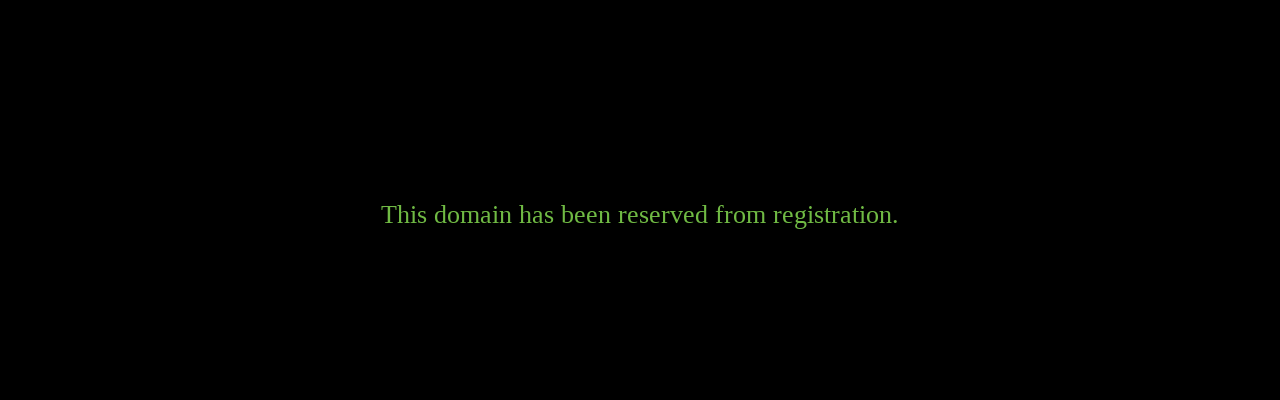

--- FILE ---
content_type: text/html;charset=UTF-8
request_url: https://mygreatlakes.org/educate/knowledge-center/free-services.html
body_size: 271
content:
<html xmlns="http://www.w3.org/1999/xhtml"><head><meta http-equiv="Content-Type" content="text/html; charset=utf-8" /><title> Reserved from Registration</title></head><body style="width:990px;margin:auto; padding:200px 0 0 0; background-color:#000"><p style="font-size: 26px; color: #70BA44; white-space: nowrap;text-align:center">This domain has been reserved from registration.</p></body></html>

What is expected
Scan the records for the string "charset". Copy each line in which it appears.

Finished task
content_type: text/html;charset=UTF-8
<html xmlns="http://www.w3.org/1999/xhtml"><head><meta http-equiv="Content-Type" content="text/html; charset=utf-8" /><title> Reserved from Registration</title></head><body style="width:990px;margin:auto; padding:200px 0 0 0; background-color:#000"><p style="font-size: 26px; color: #70BA44; white-space: nowrap;text-align:center">This domain has been reserved from registration.</p></body></html>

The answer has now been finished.